A presidente da Câmara de Matosinhos, Luísa Salgueiro, anunciou esta terça-feira à tarde, ter pedido uma reunião ao ministro das Infraestruturas, Pedro Nuno Santos, para lhe manifestar as suas "preocupações" quanto à construção do quebra-mar de Leixões, lembrando que há uma decisão que só poderá ser tomada pela tutela.

"Pedi uma reunião do executivo ao senhor ministro das Infraestruturas porque entendo que a Administração dos Portos do Douro, Leixões e Viana do Castelo (APDL) terá um cronograma para cumprir que tem de ser definido pela tutela e, portanto, é com a tutela que a câmara municipal se deve articular", afirmou a autarca em reunião pública de executivo.

Após ser questionada sobre as obras em Leixões pelos vereadores da oposição, Luísa Salgueiro afirmou que há uma "questão no tempo" a resolver, porque a administração portuária garantiu que, até ao início da obra de prolongamento do quebra-mar, com adjudicação prevista para fevereiro, "serão dadas respostas a todas as questões das entidades chamadas a pronunciar-se", mas a câmara defende que essas devem ser dadas até à adjudicação.

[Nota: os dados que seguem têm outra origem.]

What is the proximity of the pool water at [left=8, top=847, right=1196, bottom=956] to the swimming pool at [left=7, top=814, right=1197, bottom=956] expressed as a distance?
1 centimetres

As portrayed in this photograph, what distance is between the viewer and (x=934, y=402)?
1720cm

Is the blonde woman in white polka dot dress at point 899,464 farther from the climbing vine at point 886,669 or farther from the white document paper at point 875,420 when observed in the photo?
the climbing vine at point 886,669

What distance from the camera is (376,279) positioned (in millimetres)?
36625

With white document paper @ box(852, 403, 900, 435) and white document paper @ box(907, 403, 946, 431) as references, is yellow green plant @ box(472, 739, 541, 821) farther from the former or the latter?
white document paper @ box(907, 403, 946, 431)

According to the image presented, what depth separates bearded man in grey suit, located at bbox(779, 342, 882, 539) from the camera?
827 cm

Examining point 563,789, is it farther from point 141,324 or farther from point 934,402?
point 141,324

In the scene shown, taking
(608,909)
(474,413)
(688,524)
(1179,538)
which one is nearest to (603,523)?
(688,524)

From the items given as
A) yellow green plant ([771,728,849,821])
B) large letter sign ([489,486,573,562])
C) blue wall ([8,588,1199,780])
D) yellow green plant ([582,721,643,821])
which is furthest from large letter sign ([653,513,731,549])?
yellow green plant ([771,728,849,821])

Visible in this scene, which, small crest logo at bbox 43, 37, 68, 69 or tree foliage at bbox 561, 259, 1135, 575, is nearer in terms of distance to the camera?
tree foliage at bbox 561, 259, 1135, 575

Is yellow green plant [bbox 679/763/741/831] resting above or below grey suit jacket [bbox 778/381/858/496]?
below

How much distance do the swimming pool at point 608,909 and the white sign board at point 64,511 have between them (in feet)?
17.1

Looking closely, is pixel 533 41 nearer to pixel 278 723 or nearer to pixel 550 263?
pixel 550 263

"Há uma decisão política a tomar entre estes dois momentos e essa compete ao ministro tomá-la" insistiu a líder da Câmara de Matosinhos.

Luísa Salgueiro revelou ainda ter sugerido ao ministro das Infraestruturas que promovesse uma reunião do grupo de trabalho de acompanhamento do quebra-mar, criado para estudar e analisar os impactos desta empreitada.

O grupo de acompanhamento que inclui membros das duas câmaras, Matosinhos e Porto, não reúne desde julho por "questões que se prendem com a tomada de posse do novo governo", disse Luísa Salgueiro.

Para o vereador do Ambiente, António Correia Pinto, a adjudicação da obra não foi "propriamente surpresa" por ser previsível "dentro do calendário do procedimento em curso que o momento da adjudicação fosse para esta altura".

"O que nós achamos é que não devia ser concretizado o ato de adjudicação antes de estarem preenchidas todas as condições que tínhamos definido", explicou o vereador, após a reunião.

"A divergência, a ser sanável, só depende de uma decisão política e não de uma decisão técnica da própria administração da APDL", disse o vereador que integra o grupo de acompanhamento. Correia Pinto acrescenta que se trata de uma decisão política que tem de ser tomada por um ministro e "não por mais ninguém".

Em causa está o anúncio feito pela APDL está semana, que revelava que a adjudicação da obra do quebra-mar em Leixões deverá ser feita em fevereiro.